Oil Drops

Dropping the facts behind the eternal oil war: olive oil vs rapeseed oil

One of the most controversial food fights of all times is the eternal war between olive oil and well, all the rest of the oils combined.

At Nutrient we carefully chose to include olive oil and rapeseed oil in our recipes and we got the science-backed facts to light the way to a healthier diet.

Olive Oil

It comes from pressing whole olives and is linked to one of the healthiest diets, the Mediterranean diet. It is rich in monounsaturated fats, in fact, the predominant fatty acid in olive oil is a monounsaturated fat called oleic acid, which is quite resistant to heating, making it a great choice when cooking under 392 degrees Fahrenheit, or even better, using it raw in salads, soups, and casseroles.

It’s also packed with antioxidants which have anti-inflammatory effects and along with the healthy kind of fats mentioned before, it may reduce bad cholesterol and lower risk of heart disease and stroke, according to the American Heart Association.

Now, let’s keep in mind that the scientific evidence suggests that to achieve these possible benefits, olive oil is to replace a similar amount of saturated fat and not increase the total number of calories or fats one eats overall.

The temperature where olive oil starts to break down (a.k.a the smoke point) is approximately 392 degrees Fahrenheit, so after that point the healthy polyphenols get damaged by the heating process, and the Omega Fatty Acids are destroyed along with the rich, distinctive taste of the olive oil while toxic compounds may be created and released through the smoke. So, it’s not just about the smoke point but the chemical degradation reactions and it’s by-products.

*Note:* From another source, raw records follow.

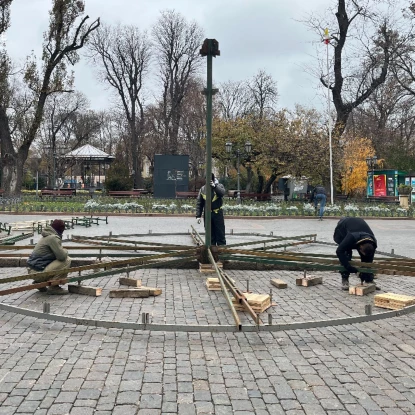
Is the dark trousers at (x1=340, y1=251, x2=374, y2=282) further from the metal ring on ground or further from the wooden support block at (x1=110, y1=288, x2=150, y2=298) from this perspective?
the wooden support block at (x1=110, y1=288, x2=150, y2=298)

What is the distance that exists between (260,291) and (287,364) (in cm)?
303

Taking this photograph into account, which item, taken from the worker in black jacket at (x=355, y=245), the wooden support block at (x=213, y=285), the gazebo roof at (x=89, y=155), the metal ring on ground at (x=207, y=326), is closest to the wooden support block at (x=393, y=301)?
the metal ring on ground at (x=207, y=326)

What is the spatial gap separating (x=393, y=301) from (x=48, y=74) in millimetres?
28469

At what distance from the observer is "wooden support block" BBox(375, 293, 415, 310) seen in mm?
6074

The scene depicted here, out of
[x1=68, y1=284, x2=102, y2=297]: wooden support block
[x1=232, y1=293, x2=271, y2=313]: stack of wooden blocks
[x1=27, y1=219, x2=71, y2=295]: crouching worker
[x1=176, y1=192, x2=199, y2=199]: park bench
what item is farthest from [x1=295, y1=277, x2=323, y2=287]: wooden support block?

In other words, high cooking temperatures promote a series of destructive chemical reactions such as hydrolysis, oxidation, and polymerization, forming compounds that in high concentrations can be harmful to our health.

So, what’s the best choice for the meals that require higher cooking temperatures?

Rapeseed Oil to the Rescue!

With a chemically stable profile, it makes a great option as a cooking oil. Moreover, its versatile and neutral taste palette does not interfere with the rest of the ingredients of any given recipe, on the contrary, it's an excellent carrier of flavor so it actually makes all the other flavors pop!

Rapeseed oil is produced from the seeds of the rape plant—a bright yellow flowering plant, whose culinary version was developed in the 1970s, by scientists to have much lower levels of erucic acid and higher levels of oleic acid (a.k.a canola oil). This was a crossbreeding which perfected the plant, not a genetic modification as commonly and falsely thought.

Compared to most of the other cooking oils, rapeseed oil has less unhealthy saturated fats while it’s still high in mono-unsaturated and poly-unsaturated fats omega 3, 6 and 9. Rapeseed oil has actually the best ratio of mega 3 and omega 6 and has more polyunsaturated FA than olive oil. Widely available and wallet friendly too, it can be used for roasting, frying or even replace butter in baking.

Its smoke point is approximately 446 degrees Fahrenheit which makes it one of the only unblended oils that can be heated to high frying temperatures and not spoil its antioxidants, character, color or flavor.

So, as in most things in life, the answer to the oil arguments is somewhere in the middle.

Different oils are more suitable for different food preparations and cooking techniques.

There are processed olive oils suitable for frying as there is extra virgin rapeseed oil that is perfect for salads and dressings but should not be used for frying or high-heat cooking in the same way that we shouldn’t be using any type of extra virgin oils to cook with.

So, it all comes down to the cooking techniques and the reason why we are using each type of oil in out culinary endeavors.

In our recipes we use olive oil in the salad dressings, we love to drizzle it over our veggies with a generous dose of lime juice and spices and we even bake with it when the cooking temperatures don't overcome the 392-degree smoke point.

As for rapeseed oil? It's our trusted go-to oil when the recipe calls for sautéing and cooking over high heat to seal in all the flavors.

So, the only choice you need to make is which recipe to try out tonight, sit back, relax and enjoy a healthy, nutritious meal with a side of science.